14 thoughts on “A model for deep learning

  1. Thank you for this post and your questions – below is a draft of my responses to your 4 Q’s! Please do not respond, you have many more important activities to engage in. See you Wed!

    1) I’ve spent hundreds of hours hitting a golf ball, with the original incentive of being excused from my physical ed. class in highschool by playing a sport. After four years playing on the team I made less than meaningful improvements to my overall game, and felt like I had no agency or control of the outcome, besides brute effort. Fast forward six years after graduating highschool and beginning at Foothill, I researched what it takes to hit a golf ball well on Youtube, then in books. This is where I really began to understand what swing mechanics meant, and enjoyed the game. The two primary reasons I did that research was because 1) a golf professor at Foothill named Tim, really spent time analyzing my swing, and the swing of my peers during golf class. Just like how you are doing for your student’s learning portfolios and STEM projects (I can’t state enough how cool, valuable, inspirational it is to see what you are doing this Q!) 2) I realized if I could learn how to strike the ball better, I could co-teach it to my peers so that they could have more agency & fun in the sport than I did, in a much shorter amount of time!

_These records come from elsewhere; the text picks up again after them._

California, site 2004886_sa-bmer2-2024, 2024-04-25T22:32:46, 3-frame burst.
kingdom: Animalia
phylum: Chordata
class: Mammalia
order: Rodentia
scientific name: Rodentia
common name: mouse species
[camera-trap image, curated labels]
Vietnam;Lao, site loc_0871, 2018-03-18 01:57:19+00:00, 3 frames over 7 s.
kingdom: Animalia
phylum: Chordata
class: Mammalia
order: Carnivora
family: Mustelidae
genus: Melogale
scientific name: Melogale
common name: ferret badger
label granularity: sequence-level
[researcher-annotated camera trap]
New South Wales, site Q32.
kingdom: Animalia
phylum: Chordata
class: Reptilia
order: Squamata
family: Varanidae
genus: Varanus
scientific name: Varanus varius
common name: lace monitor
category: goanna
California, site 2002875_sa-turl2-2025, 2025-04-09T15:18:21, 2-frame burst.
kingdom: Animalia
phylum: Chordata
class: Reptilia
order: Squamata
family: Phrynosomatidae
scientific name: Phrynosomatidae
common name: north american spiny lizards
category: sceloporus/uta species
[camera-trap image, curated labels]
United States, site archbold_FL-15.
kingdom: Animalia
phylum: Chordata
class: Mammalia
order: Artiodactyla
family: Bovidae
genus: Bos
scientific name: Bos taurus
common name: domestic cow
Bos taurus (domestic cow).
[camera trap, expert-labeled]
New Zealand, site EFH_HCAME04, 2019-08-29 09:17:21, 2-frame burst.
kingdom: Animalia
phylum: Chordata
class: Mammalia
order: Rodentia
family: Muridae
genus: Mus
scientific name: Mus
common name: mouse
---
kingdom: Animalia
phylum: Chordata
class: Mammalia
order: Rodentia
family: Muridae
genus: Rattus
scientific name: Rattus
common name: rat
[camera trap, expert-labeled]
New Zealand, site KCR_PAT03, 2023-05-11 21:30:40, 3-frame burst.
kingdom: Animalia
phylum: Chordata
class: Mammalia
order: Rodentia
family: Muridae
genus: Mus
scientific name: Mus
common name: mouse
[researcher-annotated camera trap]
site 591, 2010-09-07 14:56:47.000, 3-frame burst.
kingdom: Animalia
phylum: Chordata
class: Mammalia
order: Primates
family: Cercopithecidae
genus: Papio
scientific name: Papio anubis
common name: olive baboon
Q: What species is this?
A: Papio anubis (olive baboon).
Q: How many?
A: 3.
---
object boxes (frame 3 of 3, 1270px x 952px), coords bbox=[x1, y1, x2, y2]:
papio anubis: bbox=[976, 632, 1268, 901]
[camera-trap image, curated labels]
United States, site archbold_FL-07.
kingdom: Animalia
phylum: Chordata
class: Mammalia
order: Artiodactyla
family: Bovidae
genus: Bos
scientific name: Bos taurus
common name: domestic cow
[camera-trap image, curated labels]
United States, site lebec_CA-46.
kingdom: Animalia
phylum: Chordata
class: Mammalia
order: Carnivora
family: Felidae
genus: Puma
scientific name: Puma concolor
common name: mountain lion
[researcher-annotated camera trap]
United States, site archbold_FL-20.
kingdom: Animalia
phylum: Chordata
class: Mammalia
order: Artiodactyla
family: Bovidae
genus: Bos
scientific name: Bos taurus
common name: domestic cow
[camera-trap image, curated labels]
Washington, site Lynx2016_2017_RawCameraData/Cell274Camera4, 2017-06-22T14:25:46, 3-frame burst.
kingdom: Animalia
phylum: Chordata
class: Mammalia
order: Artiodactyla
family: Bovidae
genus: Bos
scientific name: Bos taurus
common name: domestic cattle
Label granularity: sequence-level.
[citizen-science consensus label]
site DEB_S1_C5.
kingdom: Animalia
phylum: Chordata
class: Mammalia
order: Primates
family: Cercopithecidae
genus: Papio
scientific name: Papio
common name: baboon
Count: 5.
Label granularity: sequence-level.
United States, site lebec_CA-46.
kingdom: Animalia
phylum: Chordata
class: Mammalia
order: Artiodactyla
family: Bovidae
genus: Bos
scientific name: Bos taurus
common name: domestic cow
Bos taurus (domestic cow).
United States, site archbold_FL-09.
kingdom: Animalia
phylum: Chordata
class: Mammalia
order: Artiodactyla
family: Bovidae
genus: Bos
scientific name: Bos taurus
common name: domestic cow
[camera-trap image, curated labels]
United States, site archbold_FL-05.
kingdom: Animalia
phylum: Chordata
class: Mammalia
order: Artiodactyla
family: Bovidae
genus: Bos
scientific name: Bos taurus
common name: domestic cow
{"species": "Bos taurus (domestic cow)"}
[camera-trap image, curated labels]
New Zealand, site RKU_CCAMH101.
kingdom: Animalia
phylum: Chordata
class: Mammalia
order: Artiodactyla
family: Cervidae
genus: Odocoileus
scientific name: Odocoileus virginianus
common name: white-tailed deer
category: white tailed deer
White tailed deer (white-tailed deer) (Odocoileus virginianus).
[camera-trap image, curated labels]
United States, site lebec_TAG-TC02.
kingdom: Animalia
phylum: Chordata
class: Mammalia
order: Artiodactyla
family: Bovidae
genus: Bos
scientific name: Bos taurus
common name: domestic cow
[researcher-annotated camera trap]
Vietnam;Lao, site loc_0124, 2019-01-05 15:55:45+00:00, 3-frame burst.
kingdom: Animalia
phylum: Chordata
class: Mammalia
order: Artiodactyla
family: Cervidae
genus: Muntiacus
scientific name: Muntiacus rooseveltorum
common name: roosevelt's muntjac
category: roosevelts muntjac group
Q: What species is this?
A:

    2. Going back to review pre-req material for CS is not fun because it feels frustrating and demoralizing that I haven’t learned anything significant in CS despite ‘finishing’ a dozen of those courses (I know you felt a similar moment about your undergrad courses, when you started grad school Jeff) I actively try to form study groups in all my CS classes (in fact this a the primary reason, in addition to Conquering College and meeting you, that I’ve made it this far) , but most CS professors make sure no genuine collaboration can happen, at all. Joining a STEM club, and starting my strategic – not deep – learning portfolio is something I need to do right away. Also doing my best each week to be able to ask technical questions during office hours is something I need to do more consistently to thrive this semester.

    3. I make sure as a peer educator, son, associate, student, and future community college educator, to do my best not to create assignments, lectures, assessments, dialogue, feedback, or *insert expectations* , that results in shallow learning (which leads to destroying the little belief that students have) when in their survival or comfort zone.

    4. I’m fortunate to have a few relationships who understand deep learning and the sweet spot, because they have invested the time they genuinely care about my well-being. Watching the way you conduct your classes ever since 5 years was a key inspiration for me to do what you do, for my own students. It breaks my heart to work with hundreds of students over the years who haven’t found an educator like this. Also, so many of my colleagues and classmates over the past decade tapped out of college because a professor pushed them too high in the survival zone or too low in the comfort zone. This is where I am quite excited by our learning code book, but currently even more excited to have some of your class videos be public, so I may supplement my stories about you with my friends, with a link!